= Hitchcock County, Sequoyah =

Hitchcock County was a proposed political subdivision created by the Sequoyah Constitutional Convention. The convention, meeting in Muskogee, Indian Territory in 1905, established the political and administrative layout of a prospective U.S. state it called the State of Sequoyah.

Sequoyah was an attempt by the Five Civilized Tribes and others in the Indian Territory—who did not wish to be incorporated into an American state—to establish full statehood for the territory. Although their attempt to achieve statehood was unsuccessful, many of their deliberations in establishing proposed counties proved useful to the framers of Oklahoma, who met just two years later for the purpose of establishing the State of Oklahoma.

The boundaries of modern-day Choctaw, Pushmataha and McCurtain counties in Oklahoma are derived largely from the work of the Sequoyah Constitutional Convention.

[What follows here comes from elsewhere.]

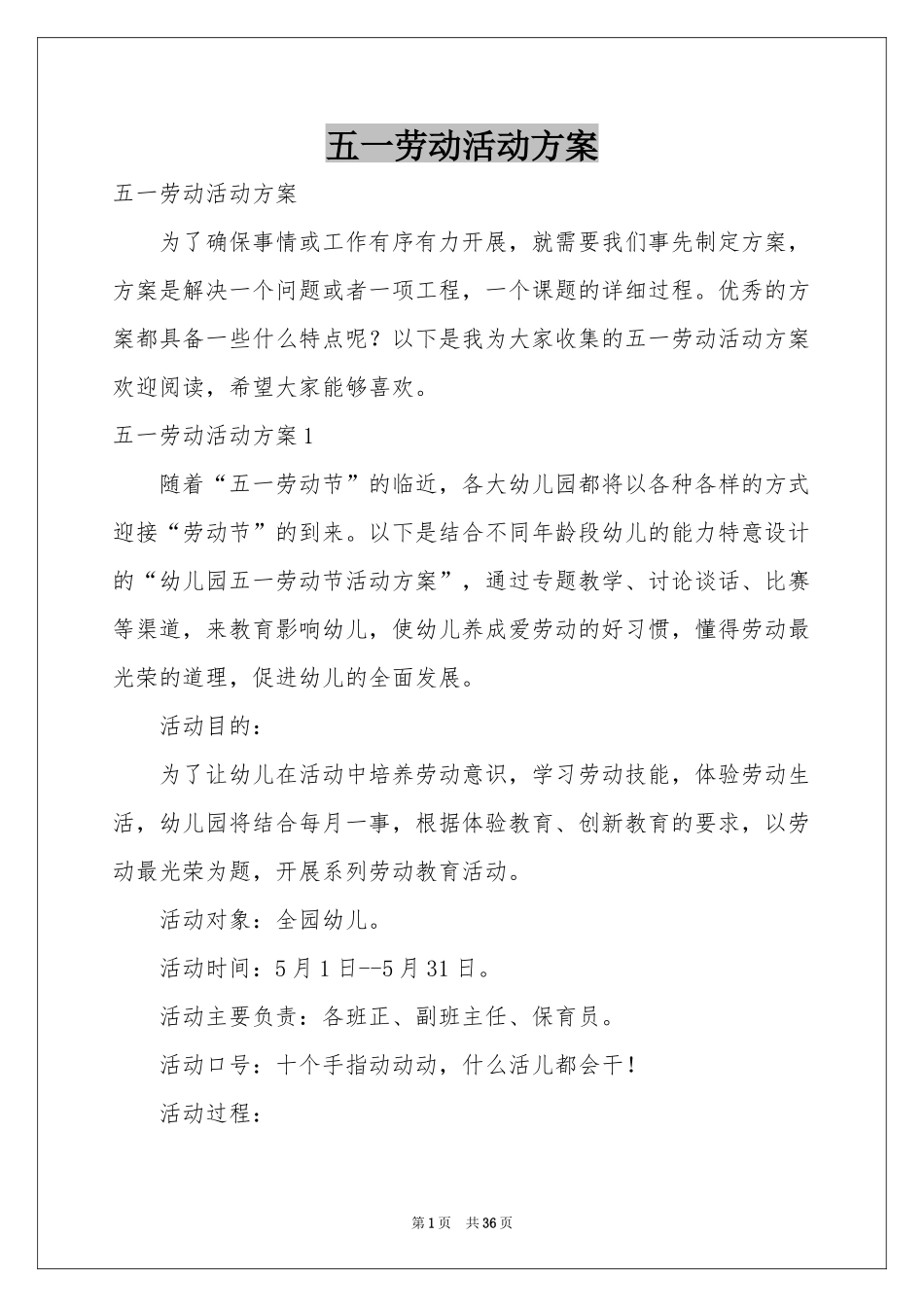 五一劳动活动方案_第1页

Hitchcock County, with Hugo as its county seat, was proposed, in general, to take the place of Kiamitia County (Kiamichi County), Choctaw Nation, which would be abolished with the advent of Sequoyah statehood. The county was named in honor of Ethan Allen Hitchcock (1835-1909), the federal Commissioner to the Five Civilized Tribes, formerly the American minister (ambassador) to the Russian Empire.

Hitchcock County was created and sized appropriate to the economic heft of Hugo merchants, whose trade territory was to be included, more or less whole, in the new county. The usefulness of these arrangements did not escape the attention of Oklahoma's framers, who in 1907 borrowed, largely intact, the concept and proposed boundaries of Hitchcock County for Choctaw County, Oklahoma.

The recorded minutes of the Sequoyah Constitutional Convention's committee on counties have been lost, so no additional information on the proposed Hitchcock County is available.